Mimi (original) October 23, 2012 at 3:37 PM

FINALLY some one is getting back monies that were pilfered by our own government. NEXT (should have be first) schools!

Jah October 23, 2012 at 8:11 PM

WTF @13 is correct. It is great that our county is getting resources to address a horrible social problem, but we should do it with our own money, from taxing ourselves. The federal government is great for wars, moon launches, social security, and the occasional Hoover Dam, but low level social services should be bought and paid for locally. This is exactly why our money isn’t worth as much as it used to be. “Free” grant money isn’t free. How much more than $900,000 did that grant actually cost us?

Atticus Thraxx October 23, 2012 at 9:18 PM

If I had any confidence at all that money would directly benefit people in a “F’d” up situation, I’d be all for it. But I don’t.Whatever.

Cruella October 24, 2012 at 6:03 AM

A few years ago, I attended a meeting where the guest speaker was Judge Laurel Brady. At that time, she was the Presiding Judge in Contra Costa County. She spoke about domestic violence and the measures our local court had instituted to deal with it. Guidelines included the police making an arrest upon arrival at domestic violence calls, anger management classes, drug testing and regular follow-up. This was a model for other courts to follow simply because of the low incidence of recurrence. Judge Brady indicated that domestic violence was not limited to bad areas or economically challenged communities, but is generally linked to substance abuse.

This approach is a positive thing, not only for the victims (including innocent children), but also for the abusers, who have the opportunity to get some much needed help and perhaps break the cycle.

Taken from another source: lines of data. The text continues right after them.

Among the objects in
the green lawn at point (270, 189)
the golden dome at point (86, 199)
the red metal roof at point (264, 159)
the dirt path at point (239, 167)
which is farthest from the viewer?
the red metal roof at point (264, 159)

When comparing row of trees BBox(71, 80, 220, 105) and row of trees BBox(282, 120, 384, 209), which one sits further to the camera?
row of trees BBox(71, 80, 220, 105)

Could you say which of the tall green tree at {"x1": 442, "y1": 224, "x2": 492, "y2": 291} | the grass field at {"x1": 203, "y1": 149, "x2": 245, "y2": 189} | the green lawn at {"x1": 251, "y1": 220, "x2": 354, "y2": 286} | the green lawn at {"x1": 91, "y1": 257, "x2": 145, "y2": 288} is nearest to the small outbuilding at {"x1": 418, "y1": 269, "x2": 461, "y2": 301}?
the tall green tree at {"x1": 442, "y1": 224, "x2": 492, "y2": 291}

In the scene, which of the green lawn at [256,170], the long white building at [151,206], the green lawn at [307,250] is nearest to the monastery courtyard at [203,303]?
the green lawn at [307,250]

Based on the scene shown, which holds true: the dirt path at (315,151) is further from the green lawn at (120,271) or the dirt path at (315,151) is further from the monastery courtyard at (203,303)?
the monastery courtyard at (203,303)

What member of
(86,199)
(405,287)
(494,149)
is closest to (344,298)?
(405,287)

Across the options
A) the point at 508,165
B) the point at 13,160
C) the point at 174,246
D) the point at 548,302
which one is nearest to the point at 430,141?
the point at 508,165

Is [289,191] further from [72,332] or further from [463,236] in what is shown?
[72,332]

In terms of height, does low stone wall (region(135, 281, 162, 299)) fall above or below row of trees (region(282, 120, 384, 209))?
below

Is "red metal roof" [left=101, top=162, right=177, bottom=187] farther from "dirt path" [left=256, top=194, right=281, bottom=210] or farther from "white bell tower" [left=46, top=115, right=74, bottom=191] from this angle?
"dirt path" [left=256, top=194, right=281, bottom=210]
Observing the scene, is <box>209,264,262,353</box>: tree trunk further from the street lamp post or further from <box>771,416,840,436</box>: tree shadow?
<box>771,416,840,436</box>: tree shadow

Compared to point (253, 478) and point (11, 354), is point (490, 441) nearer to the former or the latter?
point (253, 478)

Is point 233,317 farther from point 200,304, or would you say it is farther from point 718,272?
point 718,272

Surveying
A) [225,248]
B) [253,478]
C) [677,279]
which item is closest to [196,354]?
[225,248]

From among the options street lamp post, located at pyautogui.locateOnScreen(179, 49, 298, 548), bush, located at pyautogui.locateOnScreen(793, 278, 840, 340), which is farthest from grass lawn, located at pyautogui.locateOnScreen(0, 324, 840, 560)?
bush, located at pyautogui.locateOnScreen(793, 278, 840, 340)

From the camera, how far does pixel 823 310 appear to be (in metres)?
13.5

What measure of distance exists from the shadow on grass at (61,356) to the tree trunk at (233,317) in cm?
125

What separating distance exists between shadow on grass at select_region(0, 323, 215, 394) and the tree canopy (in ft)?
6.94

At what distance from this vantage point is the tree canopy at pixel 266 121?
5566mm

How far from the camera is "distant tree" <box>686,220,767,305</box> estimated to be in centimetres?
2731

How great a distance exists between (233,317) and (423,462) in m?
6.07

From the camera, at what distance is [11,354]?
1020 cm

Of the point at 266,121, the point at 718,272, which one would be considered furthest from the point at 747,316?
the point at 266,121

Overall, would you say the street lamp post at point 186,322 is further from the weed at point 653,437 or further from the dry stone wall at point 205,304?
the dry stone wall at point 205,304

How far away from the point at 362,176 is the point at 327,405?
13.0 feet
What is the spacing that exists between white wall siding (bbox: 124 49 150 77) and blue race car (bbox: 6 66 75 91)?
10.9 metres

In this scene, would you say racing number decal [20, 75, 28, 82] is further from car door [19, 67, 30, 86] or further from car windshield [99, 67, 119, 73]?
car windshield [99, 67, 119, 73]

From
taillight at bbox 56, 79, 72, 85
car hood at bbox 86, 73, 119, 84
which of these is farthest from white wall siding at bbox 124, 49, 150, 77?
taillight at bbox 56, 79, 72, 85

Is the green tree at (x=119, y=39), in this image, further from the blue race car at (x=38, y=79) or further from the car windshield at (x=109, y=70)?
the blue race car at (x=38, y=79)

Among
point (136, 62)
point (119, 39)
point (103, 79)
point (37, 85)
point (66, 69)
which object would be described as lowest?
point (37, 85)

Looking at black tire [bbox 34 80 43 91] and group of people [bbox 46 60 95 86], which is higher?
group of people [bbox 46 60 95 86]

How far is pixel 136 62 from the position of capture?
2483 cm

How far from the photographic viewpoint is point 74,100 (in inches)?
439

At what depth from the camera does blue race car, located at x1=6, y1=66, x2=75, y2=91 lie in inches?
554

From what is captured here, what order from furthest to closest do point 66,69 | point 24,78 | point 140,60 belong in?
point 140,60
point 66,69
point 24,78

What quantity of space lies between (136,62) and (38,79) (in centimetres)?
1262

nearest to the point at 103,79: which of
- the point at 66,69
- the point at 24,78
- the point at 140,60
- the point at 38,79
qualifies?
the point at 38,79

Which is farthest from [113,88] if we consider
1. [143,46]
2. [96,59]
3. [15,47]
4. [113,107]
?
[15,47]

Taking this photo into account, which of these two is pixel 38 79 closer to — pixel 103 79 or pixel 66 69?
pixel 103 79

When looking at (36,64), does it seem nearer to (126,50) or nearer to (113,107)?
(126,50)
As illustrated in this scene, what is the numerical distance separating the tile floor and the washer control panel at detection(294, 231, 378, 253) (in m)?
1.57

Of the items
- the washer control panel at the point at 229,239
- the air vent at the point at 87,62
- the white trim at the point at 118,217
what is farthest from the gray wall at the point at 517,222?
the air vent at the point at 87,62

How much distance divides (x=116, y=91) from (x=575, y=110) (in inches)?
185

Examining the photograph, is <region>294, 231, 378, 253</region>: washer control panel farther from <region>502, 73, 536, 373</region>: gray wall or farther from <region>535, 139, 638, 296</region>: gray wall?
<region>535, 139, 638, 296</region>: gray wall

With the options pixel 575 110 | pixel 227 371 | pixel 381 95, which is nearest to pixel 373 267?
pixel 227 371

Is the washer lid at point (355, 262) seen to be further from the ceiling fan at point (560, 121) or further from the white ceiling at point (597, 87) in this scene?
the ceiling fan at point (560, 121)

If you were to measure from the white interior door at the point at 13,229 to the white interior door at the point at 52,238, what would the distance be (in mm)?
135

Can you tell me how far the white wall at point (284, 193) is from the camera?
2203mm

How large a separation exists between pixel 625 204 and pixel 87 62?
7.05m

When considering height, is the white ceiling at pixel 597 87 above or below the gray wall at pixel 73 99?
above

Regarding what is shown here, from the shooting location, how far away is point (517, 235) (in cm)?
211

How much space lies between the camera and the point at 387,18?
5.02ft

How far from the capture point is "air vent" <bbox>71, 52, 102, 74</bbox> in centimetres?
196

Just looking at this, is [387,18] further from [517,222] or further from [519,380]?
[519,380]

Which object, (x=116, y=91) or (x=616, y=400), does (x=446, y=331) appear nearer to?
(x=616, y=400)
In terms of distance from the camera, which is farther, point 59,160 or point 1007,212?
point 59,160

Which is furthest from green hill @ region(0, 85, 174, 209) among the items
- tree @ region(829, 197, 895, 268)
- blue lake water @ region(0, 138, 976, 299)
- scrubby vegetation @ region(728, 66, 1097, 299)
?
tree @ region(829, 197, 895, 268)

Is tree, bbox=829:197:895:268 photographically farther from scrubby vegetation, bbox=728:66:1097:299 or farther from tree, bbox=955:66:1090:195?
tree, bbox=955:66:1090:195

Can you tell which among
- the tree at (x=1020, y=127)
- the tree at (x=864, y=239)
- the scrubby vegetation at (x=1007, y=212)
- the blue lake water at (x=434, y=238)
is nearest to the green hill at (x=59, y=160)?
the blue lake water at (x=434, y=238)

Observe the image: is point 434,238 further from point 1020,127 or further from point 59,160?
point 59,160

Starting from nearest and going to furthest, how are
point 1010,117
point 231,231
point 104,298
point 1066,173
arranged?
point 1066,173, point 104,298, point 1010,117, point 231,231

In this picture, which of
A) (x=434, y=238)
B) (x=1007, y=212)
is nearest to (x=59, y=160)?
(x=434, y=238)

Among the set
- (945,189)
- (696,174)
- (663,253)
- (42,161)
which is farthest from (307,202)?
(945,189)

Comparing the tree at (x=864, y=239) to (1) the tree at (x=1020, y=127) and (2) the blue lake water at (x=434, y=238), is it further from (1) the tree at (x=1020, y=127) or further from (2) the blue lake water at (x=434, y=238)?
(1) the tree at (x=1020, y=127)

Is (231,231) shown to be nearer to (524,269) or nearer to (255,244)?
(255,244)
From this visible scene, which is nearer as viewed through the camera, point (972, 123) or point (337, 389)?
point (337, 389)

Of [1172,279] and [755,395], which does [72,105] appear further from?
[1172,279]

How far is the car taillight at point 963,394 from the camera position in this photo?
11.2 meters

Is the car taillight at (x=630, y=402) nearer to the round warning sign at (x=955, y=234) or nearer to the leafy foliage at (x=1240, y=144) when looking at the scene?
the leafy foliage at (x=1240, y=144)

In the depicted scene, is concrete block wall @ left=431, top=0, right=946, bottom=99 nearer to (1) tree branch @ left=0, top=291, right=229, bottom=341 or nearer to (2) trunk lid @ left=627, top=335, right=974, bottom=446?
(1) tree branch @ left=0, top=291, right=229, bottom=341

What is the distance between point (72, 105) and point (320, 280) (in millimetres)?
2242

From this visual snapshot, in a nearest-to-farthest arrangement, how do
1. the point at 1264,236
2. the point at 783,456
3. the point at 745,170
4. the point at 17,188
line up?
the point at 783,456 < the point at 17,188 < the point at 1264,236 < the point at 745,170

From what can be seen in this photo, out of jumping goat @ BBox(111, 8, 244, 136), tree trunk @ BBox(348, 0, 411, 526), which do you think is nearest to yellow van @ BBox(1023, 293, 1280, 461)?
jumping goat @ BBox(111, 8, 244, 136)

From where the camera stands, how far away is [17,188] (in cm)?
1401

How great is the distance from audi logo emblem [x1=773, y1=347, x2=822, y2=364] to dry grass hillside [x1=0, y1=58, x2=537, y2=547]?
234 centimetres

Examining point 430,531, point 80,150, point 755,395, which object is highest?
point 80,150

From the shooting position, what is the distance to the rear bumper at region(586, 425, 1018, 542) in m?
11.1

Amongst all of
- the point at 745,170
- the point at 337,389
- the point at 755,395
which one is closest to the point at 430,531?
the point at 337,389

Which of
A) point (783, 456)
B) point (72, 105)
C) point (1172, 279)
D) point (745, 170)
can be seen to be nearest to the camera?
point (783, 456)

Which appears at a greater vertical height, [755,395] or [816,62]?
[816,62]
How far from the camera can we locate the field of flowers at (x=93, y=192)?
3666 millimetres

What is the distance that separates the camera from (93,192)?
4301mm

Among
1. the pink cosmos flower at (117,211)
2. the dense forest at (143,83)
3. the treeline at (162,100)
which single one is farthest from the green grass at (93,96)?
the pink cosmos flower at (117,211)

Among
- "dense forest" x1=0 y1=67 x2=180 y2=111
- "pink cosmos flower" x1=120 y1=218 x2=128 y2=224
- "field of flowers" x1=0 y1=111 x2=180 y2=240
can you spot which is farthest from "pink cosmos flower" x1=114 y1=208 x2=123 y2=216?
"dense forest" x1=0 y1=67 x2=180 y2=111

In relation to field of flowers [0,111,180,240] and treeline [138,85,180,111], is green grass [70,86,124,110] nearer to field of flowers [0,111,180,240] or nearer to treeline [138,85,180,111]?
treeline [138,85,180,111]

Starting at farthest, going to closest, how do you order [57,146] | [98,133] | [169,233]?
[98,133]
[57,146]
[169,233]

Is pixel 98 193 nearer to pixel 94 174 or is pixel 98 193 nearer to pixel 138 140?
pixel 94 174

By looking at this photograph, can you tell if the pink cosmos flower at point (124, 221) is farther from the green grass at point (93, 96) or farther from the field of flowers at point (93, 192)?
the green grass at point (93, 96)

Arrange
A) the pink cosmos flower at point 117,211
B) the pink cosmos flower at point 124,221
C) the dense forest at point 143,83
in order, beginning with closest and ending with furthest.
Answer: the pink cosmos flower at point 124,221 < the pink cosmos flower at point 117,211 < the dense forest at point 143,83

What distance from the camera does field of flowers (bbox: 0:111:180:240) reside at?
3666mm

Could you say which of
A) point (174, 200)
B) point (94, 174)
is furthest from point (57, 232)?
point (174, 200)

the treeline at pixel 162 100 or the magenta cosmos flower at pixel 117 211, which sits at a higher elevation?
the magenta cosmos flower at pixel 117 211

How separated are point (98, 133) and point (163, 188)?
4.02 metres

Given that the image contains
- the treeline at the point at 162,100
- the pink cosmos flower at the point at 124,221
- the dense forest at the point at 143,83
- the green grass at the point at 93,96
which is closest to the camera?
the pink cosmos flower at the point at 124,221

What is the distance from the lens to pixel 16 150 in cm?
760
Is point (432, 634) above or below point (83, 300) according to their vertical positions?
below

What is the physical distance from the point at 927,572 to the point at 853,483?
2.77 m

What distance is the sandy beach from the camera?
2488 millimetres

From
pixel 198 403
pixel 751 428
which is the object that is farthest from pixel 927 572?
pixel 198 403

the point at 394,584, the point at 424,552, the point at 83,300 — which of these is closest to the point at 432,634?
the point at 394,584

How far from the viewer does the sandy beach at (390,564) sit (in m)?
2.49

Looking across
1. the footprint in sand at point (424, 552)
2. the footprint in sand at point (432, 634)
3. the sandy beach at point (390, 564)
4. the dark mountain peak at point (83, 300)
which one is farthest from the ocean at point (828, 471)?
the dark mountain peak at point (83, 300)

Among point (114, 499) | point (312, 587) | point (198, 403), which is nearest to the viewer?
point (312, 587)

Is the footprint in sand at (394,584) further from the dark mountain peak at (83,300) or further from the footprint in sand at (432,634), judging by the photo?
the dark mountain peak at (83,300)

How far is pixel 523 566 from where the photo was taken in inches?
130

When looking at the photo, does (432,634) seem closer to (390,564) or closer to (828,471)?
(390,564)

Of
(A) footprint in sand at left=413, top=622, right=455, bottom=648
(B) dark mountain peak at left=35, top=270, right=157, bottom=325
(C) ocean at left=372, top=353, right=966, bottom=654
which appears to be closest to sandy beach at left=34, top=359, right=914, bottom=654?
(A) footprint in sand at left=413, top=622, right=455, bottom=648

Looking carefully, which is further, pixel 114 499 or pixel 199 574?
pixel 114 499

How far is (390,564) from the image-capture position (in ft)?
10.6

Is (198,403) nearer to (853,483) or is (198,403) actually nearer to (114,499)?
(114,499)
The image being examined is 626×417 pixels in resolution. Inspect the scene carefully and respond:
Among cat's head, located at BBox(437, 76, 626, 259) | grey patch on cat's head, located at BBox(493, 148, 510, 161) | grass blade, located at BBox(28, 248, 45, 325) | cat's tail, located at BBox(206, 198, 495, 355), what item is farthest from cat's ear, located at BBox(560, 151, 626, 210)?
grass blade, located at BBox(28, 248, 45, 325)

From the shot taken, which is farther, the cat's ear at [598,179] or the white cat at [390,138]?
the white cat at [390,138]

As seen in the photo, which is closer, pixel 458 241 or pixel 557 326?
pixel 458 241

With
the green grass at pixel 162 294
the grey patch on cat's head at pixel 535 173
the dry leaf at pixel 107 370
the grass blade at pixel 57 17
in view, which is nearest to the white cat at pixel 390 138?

Howard October 25, 2012 at 11:45 AM

What Cruella doesn’t mention is that the number of people (mostly men) that have had their lives catastrophically destroyed by being arrested at the scene when no evidence or prior history exists is at epidemic levels. These policies have been used as a weapon against men by divorcing women in large numbers. Primary aggressor policies dictate that it is the man that must be arrested if both parties claim violence even if he is the one that calls claiming to be battered. These policies help support abusive women to continue their abuse of men. Men fear calling due to the high risk of arrest, even if they are the ones battered. Also, most domestic violence agencies will tell men they can’t help them, only women are helped. How much money is spent on programs to help abusive women stop their violence? Not a penny. All the programs are for men engaging men to stop violent men. All the funding for education ensures that one-sided stats are used to be sure only men are arrested. And anger management courses? Well once these men are arrested , including many innocent ones, they are offered a trial- very expensive and due to bias, not much chance of being found innocent, or the choice of paying out of pocket for these anger management classes, which in turn pay the salaries of those “forcing” them to take those year long classes. How much of the funding goes towards stopping false allegations or prosecuting those that falsely accuse? Zero. How much is spent on shelters or services for men? Zero. 53% of physical violence victims are men. 42% of severe domestic violence victims are men. Yet funding like this will always only go towards stopping abusive men and helping female victims. False allegations are allowed to continue to garner more funding. What ever happened to presumption of innocence? Due process? The name alone- Violence Against Women- is biased itself.